Mumbai's largest private laboratory has been barred from conducting coronavirus tests for the next four weeks, which is likely to slow down testing capacity of the city, which is currently the country's biggest hotspot. The ban order came from the city civic body, the Brihanmumbai Municipal Corporation, after alleged delays in producing reports.
Delays in report lead to difficulties in contact tracing. It can lead to delays treatment and in some cases, death, the BMC said in its order.
Metropolis has admitted to the delays, saying part of the reason was that their staff had also contracted the infection. The laboratory also said the percentage of the delayed reports is very small.
"COVID testing is a highly manual process. This requires highly skilled workers. This is not (an) automated system that can just roll in thousands per day like other tests. And therefore, we all have to really ramp up the number of skilled manpower. When our employees get sick or or when our employees don't show up to work in fear or (when) vendors don't provide kits on time, we're stuck and we're not able to provide the results on time, in a 24-hour turnaround time," Ameera Shah, Managing Director of Metropolis, said. "The top 4 lab chains provide 50 to 60 per cent of the private testing in the country," she added.
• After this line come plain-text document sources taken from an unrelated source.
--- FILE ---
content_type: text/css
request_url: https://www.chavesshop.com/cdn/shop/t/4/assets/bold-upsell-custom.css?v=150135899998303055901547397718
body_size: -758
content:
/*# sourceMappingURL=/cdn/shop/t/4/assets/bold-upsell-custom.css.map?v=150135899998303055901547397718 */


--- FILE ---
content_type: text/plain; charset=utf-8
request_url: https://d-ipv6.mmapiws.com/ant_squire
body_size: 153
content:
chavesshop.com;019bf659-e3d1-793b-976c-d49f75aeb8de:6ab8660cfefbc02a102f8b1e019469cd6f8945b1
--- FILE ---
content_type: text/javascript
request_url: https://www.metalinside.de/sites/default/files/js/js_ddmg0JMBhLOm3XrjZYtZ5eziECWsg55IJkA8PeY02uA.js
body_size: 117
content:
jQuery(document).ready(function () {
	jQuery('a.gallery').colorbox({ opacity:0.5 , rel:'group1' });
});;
Another private lab, Thyrocare, was banned in Thane by the Municipal Corporation for false positives. The lab has been issued notice by the Vasai Virar Municipal Corporation for lapses. Earlier too, Thyrocare had been banned in Mumbai but now has permission to resume testing.
With over 54,000 cases, Mumbai is currently the city having the maximum number of coronavirus cases in the country, where extensive tests and quick results are crucial.
Action is also likely against three private laboratories operating in the industrial township of Noida in Uttar Pradesh, near Delhi, after 35 patients spent three days at coronavirus facilities after incorrect reports from the laboratories.
The initial reports of the people had come positive, but a second set showed they did not have coronavirus - the technical term for which is "false positives".